> _Text to read_
************

The hotel’s fine-dining restaurant, Block 16, wraps around an 18-foot-high glass wine tower, and the circular motif extends to round, high-backed booths upholstered in fun, elegant fabrics, with echoes of old New York’s classic Stork Club. Handsome paintings and sculptures — largely Mexican with some fine Huichol art — offer contrast to the modern lighting.

It is a three-block walk through Vail Village to The  Sebastian Base Camp (which is, in turn, just yards from Vail’s cushy new gondola), where the boots and skis are stored and warmed in a comfortable clubroom, and skiers can order specialty coffees, smoothies, or custom cooked beignets in various flavors at the hotel-owned Beignet Café. Most days, I had already been well caffeinated, with a no-fuss Nespresso from my room’s espresso maker on awakening, and breakfast in the Market on the ground floor, where Hannah pulled a truly fine cappuccino. The Market offers a lunch and dinner menu as well — salads, hamburgers, pizzas, pasta, sandwiches, and tasty sweets — and is popular with folks who want an easy meal, as well as with those with children in tow. Dishes are prepared in an open kitchen; the dining area is like a village market, with yet more bookshelves along one wall for when eating alone.

************

> _Stored rows_
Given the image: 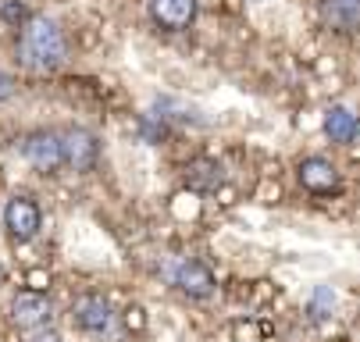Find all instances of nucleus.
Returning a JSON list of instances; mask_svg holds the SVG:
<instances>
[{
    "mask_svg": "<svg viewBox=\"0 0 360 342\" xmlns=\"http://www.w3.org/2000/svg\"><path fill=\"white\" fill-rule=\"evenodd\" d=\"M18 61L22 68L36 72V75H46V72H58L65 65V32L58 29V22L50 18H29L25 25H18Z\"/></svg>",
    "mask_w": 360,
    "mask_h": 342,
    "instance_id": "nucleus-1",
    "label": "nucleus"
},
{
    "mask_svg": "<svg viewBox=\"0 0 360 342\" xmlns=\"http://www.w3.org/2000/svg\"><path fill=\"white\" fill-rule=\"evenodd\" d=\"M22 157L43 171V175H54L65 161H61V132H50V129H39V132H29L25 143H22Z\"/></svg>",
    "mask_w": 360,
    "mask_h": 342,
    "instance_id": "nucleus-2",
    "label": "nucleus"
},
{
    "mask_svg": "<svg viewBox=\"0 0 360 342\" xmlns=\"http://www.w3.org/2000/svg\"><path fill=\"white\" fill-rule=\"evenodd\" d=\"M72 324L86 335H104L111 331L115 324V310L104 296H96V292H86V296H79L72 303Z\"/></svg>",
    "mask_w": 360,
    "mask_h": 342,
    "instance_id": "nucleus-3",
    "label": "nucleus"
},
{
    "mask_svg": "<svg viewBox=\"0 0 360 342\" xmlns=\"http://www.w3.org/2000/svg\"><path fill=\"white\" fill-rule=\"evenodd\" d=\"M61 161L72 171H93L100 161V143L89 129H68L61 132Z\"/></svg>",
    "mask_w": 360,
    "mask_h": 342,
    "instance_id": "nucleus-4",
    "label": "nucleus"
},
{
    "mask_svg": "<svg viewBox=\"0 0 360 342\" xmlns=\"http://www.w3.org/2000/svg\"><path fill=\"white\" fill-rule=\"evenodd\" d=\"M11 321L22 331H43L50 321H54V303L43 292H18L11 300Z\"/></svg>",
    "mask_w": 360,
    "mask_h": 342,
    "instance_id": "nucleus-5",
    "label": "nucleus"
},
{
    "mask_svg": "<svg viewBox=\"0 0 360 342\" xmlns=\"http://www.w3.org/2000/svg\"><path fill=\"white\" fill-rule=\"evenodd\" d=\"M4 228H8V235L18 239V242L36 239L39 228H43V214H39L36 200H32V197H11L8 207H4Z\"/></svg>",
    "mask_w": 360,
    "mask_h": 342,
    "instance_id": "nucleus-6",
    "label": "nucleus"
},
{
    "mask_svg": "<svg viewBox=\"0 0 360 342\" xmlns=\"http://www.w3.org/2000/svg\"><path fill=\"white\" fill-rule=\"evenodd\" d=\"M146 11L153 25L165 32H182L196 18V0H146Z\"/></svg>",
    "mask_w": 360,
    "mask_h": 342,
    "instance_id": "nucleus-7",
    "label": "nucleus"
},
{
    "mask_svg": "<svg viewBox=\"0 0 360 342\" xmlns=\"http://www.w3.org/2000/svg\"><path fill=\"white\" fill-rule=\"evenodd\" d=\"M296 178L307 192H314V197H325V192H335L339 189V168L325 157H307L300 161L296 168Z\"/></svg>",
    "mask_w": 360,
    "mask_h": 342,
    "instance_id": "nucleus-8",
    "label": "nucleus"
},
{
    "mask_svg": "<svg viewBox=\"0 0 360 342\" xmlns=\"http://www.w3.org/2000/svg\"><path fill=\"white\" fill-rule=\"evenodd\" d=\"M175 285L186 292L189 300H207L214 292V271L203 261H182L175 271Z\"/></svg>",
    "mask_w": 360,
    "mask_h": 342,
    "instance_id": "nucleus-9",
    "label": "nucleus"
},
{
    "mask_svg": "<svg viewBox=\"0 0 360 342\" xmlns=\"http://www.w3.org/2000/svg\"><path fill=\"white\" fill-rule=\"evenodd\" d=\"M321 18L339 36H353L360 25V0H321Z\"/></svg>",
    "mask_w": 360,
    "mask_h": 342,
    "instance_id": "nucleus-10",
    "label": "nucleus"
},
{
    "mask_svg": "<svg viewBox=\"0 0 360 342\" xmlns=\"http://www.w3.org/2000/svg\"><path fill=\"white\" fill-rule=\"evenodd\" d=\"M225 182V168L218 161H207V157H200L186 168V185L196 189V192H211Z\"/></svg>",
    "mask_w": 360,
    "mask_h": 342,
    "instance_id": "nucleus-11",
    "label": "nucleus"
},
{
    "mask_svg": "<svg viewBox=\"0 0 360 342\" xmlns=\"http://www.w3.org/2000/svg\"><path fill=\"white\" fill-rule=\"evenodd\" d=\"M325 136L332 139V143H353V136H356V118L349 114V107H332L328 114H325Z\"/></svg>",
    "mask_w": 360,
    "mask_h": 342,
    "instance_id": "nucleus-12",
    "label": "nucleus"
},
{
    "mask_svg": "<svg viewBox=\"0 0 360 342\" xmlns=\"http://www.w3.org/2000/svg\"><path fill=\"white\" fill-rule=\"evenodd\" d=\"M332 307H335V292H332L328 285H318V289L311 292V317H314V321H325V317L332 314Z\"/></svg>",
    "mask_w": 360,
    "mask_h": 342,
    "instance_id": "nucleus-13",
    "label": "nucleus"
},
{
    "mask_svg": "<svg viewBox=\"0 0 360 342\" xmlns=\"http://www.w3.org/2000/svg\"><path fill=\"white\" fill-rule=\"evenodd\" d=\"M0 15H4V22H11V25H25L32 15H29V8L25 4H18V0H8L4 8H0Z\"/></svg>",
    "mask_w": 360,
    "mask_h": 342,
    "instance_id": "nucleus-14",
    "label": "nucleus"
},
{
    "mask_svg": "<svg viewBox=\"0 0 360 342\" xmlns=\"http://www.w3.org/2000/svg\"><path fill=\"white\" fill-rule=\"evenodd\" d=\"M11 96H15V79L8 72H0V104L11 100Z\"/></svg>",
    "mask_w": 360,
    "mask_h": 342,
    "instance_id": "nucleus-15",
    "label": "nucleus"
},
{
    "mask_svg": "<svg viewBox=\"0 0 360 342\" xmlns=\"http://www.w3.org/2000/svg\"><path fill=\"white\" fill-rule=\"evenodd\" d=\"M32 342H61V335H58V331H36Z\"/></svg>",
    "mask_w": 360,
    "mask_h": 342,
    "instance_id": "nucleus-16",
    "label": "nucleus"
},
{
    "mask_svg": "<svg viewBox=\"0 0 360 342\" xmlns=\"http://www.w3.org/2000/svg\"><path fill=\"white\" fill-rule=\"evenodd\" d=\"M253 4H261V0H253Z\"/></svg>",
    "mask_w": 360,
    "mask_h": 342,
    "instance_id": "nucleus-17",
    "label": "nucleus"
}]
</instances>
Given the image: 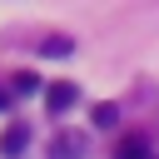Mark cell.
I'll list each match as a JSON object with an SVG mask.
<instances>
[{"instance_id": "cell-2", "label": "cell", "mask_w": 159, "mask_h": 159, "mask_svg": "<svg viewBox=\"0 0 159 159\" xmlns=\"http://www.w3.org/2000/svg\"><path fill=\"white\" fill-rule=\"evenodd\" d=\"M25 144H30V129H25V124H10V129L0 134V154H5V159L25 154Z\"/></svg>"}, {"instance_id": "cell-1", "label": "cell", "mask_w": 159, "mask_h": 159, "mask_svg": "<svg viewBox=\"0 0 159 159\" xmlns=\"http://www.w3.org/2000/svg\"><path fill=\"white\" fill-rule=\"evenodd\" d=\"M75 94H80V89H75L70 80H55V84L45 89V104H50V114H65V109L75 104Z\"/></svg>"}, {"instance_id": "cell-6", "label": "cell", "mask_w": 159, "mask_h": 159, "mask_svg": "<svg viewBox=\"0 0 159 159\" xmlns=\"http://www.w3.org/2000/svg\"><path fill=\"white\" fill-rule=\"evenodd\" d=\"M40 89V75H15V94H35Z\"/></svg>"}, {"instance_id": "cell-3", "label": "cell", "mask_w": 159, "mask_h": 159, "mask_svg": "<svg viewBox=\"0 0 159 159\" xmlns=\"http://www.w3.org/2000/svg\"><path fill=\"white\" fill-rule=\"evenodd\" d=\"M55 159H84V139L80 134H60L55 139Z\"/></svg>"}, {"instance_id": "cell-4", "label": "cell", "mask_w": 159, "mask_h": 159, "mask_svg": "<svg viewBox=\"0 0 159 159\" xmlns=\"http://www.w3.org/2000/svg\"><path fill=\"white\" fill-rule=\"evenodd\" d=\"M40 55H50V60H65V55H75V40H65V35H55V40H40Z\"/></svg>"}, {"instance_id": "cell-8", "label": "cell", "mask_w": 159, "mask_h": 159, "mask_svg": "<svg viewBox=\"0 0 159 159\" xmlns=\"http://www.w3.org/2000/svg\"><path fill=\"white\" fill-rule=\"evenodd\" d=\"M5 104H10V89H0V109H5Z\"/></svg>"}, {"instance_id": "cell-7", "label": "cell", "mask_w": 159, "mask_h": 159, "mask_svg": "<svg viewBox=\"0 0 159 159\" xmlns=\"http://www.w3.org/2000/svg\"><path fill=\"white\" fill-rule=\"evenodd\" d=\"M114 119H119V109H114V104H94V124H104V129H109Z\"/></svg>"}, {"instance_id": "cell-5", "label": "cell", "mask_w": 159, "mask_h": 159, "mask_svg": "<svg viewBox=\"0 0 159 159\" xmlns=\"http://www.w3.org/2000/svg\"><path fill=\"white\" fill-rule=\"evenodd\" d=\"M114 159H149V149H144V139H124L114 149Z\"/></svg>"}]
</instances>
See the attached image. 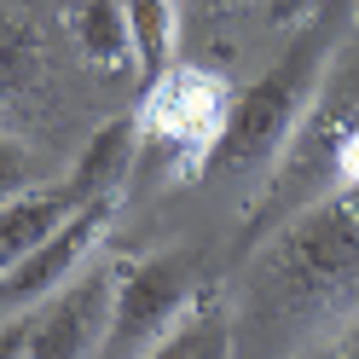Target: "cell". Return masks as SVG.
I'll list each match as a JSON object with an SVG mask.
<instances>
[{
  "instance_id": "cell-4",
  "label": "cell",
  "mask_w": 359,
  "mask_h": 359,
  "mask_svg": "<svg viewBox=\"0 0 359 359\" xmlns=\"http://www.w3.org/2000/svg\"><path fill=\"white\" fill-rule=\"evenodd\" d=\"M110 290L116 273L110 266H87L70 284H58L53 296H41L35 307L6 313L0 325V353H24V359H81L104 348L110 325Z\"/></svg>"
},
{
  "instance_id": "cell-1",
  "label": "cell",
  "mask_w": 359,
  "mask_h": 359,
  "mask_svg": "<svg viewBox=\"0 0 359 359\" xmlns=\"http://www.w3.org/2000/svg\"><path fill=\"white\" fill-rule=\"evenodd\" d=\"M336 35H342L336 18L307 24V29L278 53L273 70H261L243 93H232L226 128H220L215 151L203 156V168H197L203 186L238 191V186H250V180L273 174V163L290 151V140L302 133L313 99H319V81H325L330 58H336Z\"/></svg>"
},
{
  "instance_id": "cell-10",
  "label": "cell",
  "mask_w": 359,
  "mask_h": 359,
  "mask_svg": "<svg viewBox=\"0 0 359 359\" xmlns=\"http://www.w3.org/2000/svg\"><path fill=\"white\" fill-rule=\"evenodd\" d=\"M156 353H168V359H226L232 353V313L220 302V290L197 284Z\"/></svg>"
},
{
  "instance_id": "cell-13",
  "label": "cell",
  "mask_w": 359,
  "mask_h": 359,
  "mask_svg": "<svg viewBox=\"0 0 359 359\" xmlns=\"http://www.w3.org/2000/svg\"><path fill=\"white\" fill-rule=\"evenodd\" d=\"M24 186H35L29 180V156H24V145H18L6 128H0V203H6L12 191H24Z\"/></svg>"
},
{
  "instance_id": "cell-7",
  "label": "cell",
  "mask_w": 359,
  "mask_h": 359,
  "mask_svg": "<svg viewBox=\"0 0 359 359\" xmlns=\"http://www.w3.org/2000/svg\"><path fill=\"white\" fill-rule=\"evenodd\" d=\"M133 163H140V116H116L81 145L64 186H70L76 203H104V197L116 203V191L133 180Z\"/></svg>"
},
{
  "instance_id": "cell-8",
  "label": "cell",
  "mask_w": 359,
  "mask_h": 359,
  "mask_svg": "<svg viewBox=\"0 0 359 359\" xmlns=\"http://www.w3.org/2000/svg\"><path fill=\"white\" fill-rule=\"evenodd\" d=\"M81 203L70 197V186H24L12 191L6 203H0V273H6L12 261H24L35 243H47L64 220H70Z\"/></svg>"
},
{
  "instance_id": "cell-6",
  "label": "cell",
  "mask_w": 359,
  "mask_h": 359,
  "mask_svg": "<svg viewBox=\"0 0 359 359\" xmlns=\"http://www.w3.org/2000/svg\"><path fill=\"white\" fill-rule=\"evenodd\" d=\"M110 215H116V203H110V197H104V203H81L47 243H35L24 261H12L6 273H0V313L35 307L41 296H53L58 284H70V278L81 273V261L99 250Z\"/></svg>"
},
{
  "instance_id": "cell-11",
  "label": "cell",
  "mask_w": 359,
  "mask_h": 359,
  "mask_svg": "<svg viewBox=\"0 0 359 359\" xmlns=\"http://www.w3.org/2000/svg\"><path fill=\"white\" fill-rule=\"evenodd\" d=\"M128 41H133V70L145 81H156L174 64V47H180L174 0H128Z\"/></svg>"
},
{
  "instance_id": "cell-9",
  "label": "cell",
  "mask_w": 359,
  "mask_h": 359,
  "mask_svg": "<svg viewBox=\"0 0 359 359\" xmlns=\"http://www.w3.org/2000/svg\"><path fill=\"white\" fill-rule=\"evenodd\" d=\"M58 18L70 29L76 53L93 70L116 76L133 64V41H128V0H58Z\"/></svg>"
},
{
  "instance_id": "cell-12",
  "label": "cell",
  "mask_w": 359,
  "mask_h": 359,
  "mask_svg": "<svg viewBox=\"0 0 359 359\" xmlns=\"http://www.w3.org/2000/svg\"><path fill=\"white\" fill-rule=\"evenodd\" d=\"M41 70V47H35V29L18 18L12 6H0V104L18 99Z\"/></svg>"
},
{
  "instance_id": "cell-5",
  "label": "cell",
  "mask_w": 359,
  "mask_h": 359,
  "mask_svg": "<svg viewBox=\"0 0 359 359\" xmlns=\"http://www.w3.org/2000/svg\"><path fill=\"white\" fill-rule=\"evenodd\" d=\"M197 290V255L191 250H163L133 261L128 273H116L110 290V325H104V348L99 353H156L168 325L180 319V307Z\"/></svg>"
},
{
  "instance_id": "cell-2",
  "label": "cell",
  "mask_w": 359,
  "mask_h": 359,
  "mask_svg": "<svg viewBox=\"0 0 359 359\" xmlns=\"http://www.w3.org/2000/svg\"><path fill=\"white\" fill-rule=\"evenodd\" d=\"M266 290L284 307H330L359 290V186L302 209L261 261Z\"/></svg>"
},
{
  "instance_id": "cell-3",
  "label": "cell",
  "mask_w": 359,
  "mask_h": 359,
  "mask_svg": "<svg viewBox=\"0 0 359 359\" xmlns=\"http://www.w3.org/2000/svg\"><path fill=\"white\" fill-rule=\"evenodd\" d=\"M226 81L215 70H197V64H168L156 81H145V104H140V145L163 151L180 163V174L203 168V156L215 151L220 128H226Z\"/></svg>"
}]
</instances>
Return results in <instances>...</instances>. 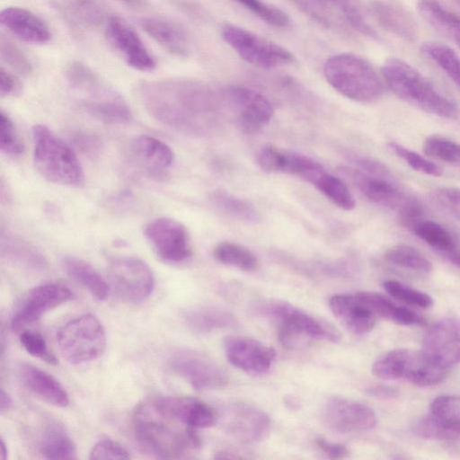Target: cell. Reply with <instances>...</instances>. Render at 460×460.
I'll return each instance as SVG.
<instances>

************

> _To be done_
**1.** Write out the part of the passage about the Vail hotel from "The hotel’s fine-dining" up to and including "the modern lighting.".
**2.** In the passage about the Vail hotel, how tall is the glass wine tower in Block 16?

> _Expected outputs_
**1.**
The hotel’s fine-dining restaurant, Block 16, wraps around an 18-foot-high glass wine tower, and the circular motif extends to round, high-backed booths upholstered in fun, elegant fabrics, with echoes of old New York’s classic Stork Club. Handsome paintings and sculptures — largely Mexican with some fine Huichol art — offer contrast to the modern lighting.

**2.** 18 feet high.